Quand le saumon (re) devient un produit de luxe

On le sait, ce sont les Norvégiens qui sont à l’origine des techniques permettant d’élever le saumon. L’entreprise Marine Harvest, présente dans 70 pays, est depuis plus de trente ans le N°1 mondial de la production de saumon exportant son savoir-faire en Ecosse et en Irlande. 

Alors que le saumon produit en Norvège est majoritairement un produit de grande consommation, Marine Harvest a fait de gros investissements en Irlande où les eaux, traversées de courants et soumis à de fortes marées, favorisent un élevage proche des conditions de vie naturelles du saumon. Le saumon qu’on y produit est considéré par les connaisseurs comme l’un des meilleurs du monde.

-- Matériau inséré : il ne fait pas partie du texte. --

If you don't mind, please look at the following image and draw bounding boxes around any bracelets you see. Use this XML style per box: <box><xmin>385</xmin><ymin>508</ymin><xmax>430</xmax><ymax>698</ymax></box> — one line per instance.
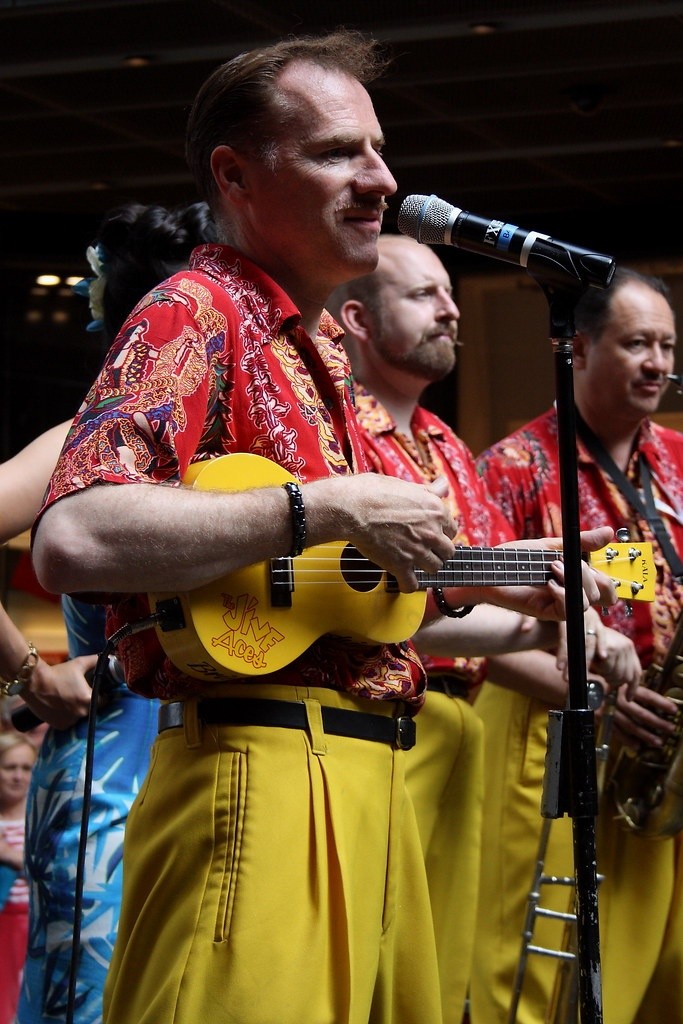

A l’invitation du gouvernement irlandais, Wasabi a pu visiter une « ferme » de saumon bio située au nord du pays, dans le Donegal. Proche de l’Irlande du Nord, cette magnifique région très peu connue des touristes est sans doute l’une des plus sauvages et des plus belles d’Europe.

Il faut rouler une bonne heure depuis la ville de Letterkenny pour atteindre Lough Swilly à l’embouchure du fjord où se trouve l'un des cinq sites de Marine Harvest constitués chacun d’une quinzaine de cages. Celles-ci sont installées en pleine mer de façon à ce que les poissons puissent nager contre le courant (comme ils le font lorsqu’ils remontent les rivières) et se muscler tout en engraissant. C’est là le secret d’une chair ferme et néanmoins fondante. Il y a aussi bien sûr la nourriture constituée d'une combinaison de farine de poisson, d'huile de poisson, de farine de légumes et d'huile, principalement à base de tournesol, de soja et de colza. Tous ces éléments sont strictement bios.

Les granulés sont projetés à la surface de l’eau par une sorte de trompe pivotante à raison d’une fois toutes les trois heures environ provoquant aussitôt un bouillonnement en surface. Il suffit en effet que la trompe se mette en marche pour voir les saumons sauter jusqu’à un mètre au dessus de l’eau comme ils le font dans la nature pour attraper les mouches. De grands filets recouvrent les cages afin de les empêcher  de sortir de leurs bassins mais aussi d’éviter que les oiseaux marins viennent se servir. 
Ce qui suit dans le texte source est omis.